Why Cleanliness Is Next To Godliness In Data

How important is clean data in an analysis


When we look at how data is viewed at the moment, the main aspect that people look at is the amount.

This could be the multitude of sources from which data is drawn, the amount of insight gained or simply the number of gigabytes of data they can store.

Many would therefore believe that these numbers are what make a successful analytics programme, but this is not the case.

In order to get the most from data, cleanliness above all else is the most important aspect to concentrate on.

This is because it is impossible to get accuracy in your analysis if it is based on flawed data. This could be anything from it being outdated, to duplicates skewing results.
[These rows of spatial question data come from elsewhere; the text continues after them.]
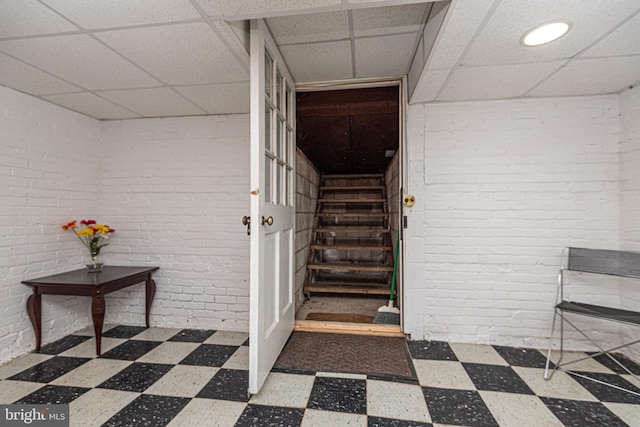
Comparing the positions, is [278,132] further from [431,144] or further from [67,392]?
[67,392]

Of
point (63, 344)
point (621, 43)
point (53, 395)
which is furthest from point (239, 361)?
point (621, 43)

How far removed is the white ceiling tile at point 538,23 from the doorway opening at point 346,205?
79 cm

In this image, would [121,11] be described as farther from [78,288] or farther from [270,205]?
[78,288]

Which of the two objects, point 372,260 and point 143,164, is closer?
point 143,164

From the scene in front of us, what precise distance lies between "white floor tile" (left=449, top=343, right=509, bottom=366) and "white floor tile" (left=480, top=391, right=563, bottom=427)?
362mm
Essentially, if your data is not clean, then everything beyond that point is essentially a waste of time.

Although data cleaning (like almost any other cleaning) is often a slow and laborious job, especially if you are using large datasets, it is vital and the implications that it could have should not be taken lightly.

So what kind of implications can there be from using unreliable data in analysis?
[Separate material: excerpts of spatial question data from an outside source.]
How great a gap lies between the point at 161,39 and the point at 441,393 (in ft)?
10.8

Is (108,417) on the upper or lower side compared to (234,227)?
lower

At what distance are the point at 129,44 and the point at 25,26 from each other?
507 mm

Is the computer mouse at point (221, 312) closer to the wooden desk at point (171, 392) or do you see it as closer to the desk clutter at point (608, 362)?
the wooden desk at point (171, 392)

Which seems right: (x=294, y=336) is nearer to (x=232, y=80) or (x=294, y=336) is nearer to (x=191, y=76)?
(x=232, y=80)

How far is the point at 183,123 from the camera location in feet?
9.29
Perhaps the best example is the economic crash of the late 2000’s.

This occurred because the data that was being used was not clean, it often came from unreliable sources who input data with a bias, meaning that they wanted the data to show something that it should not have shown. This was from the way that mortgage data was input to how systems were set up to accept only parts of data systems that showed maximum profits and minimum risk.

This is the case with many deals in some of the major banks, with the overall amount of the money lent being shown on balance sheets without the credit ratings of many of those who took the loans being taken into consideration. This meant that the data being shown to those who were assessing the health and performance of these institutions was not clean, meaning that the analysis showed them what they wanted to see.

Although this was an extreme example, it shows the impact that producing analyses on unreliable data can have, not only creating inaccurate results, but actually destroying companies and economies in the process.

The struggle that many companies have with cleaning their data is simply that they are required to go back through everything they have and validate it, something which is both expensive and time consuming. This is often off-putting and with the partial success that many companies are having with data, they are unwilling to change.

Startups or companies who are venturing into data for the first time almost have an advantage in this, in that they can build a programme from the ground up in order to create systems that use clean data or can highlight unclean data when it is added to the new systems.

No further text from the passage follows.